Once you have a credit card customer, it’s hard to lose money on them individually, but your business can definitely lose money overall if the customers cost too much to acquire.

lkrupp 10521 comments · 19 Years

mike1 said:
eightzero said:
First: boo hoo hoo for GS. 

Second: how does a credit card actually lose money for the issuer? I get that some people simply welch, and that the card issuer offers incentives in cash back, but AC is no different that any other card in this regard. GS gets the usual swipe fees, and I'm guessing AAPL gets a cut. The article cites a $350 cost for each customer, but wgi did they pay that to? AAPL? Or is this some sort of aggregate overhead cost cited to bring out the pity party for GS "losses?"

Third: boo hoo hoo for any credit card company.

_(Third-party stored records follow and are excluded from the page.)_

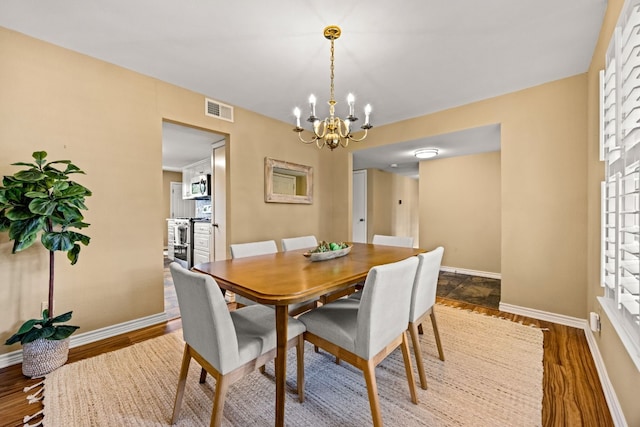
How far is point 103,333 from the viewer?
229 centimetres

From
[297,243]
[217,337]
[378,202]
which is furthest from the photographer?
[378,202]

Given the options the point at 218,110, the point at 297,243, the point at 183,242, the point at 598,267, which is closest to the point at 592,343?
the point at 598,267

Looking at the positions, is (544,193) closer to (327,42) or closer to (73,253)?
(327,42)

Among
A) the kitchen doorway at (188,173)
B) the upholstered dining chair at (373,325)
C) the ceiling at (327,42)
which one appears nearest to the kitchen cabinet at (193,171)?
the kitchen doorway at (188,173)

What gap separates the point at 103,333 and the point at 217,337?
1905mm

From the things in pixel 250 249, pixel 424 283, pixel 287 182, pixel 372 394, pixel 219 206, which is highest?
pixel 287 182

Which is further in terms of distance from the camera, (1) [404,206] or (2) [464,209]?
(1) [404,206]

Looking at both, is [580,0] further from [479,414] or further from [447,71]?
[479,414]

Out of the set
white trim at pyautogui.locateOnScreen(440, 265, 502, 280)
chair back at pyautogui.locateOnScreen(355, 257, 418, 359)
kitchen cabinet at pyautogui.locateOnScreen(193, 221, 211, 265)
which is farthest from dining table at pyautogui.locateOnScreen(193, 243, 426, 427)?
white trim at pyautogui.locateOnScreen(440, 265, 502, 280)

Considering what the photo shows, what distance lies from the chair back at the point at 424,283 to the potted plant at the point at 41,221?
2348 mm

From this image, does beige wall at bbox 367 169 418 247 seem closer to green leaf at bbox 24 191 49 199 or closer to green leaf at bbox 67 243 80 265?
green leaf at bbox 67 243 80 265

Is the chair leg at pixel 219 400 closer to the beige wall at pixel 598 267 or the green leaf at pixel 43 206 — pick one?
the green leaf at pixel 43 206

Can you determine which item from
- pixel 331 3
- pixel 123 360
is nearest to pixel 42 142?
pixel 123 360

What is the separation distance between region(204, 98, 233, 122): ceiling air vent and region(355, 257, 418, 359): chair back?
2759 mm
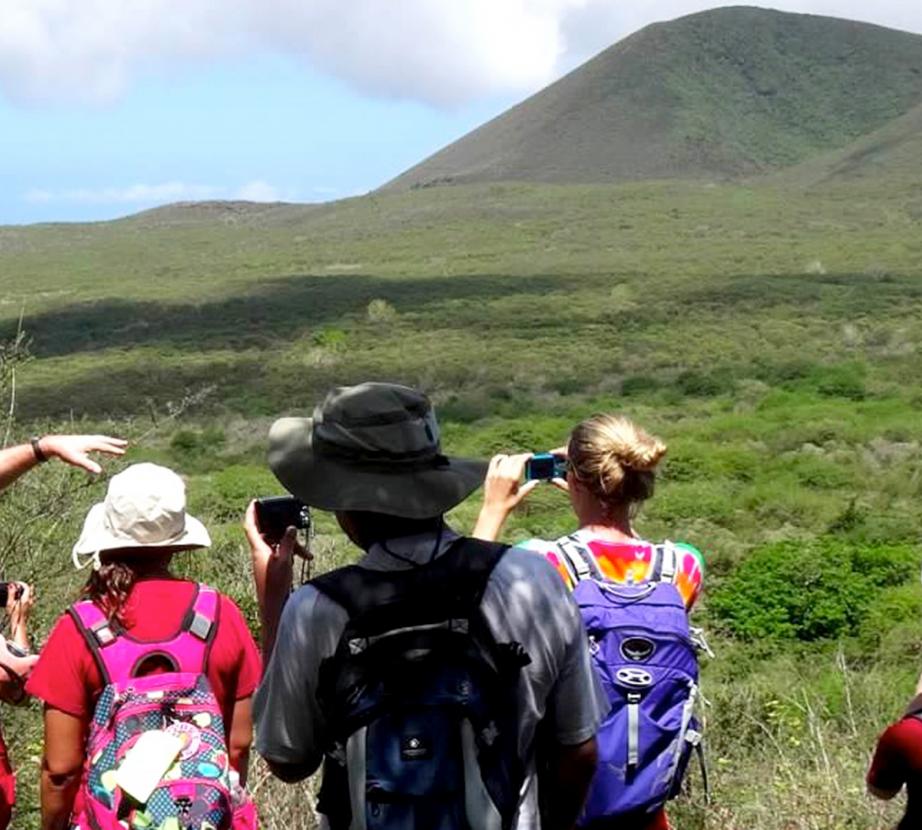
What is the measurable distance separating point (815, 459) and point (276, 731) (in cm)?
1963

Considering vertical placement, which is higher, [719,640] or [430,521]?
[430,521]

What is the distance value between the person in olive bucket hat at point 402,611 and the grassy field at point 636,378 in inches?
76.4

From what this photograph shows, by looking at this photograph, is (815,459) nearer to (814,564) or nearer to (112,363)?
(814,564)

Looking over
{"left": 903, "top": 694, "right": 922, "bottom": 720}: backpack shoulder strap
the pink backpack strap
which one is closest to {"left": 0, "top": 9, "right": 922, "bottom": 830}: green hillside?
the pink backpack strap

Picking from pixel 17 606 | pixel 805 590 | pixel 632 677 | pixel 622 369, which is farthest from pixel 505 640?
pixel 622 369

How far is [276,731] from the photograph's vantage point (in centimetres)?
274

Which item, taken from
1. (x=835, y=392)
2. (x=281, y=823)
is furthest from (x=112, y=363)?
(x=281, y=823)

Actually, part of the issue might be having customers that are too good. They pay their bills in full each month and therefore never pay interest or late fees. The swipe income is but a portion of the credit card business.

Oh, I don’t know about that. Go take a look at the Apple Card forum in the Apple Discussions website. Lots of people trying to play typical smoke and mirrors games with their credit, asking about balance transfers, asking about hardship help, wanting credit limit increases, wanting use another credit card to pay their Apple Card payment, you know, the general low-life stuff. How many get the Apple Card, buy a MacBook or iPhone 14 Pro, and then default. I understand the credit requirements are pretty liberal.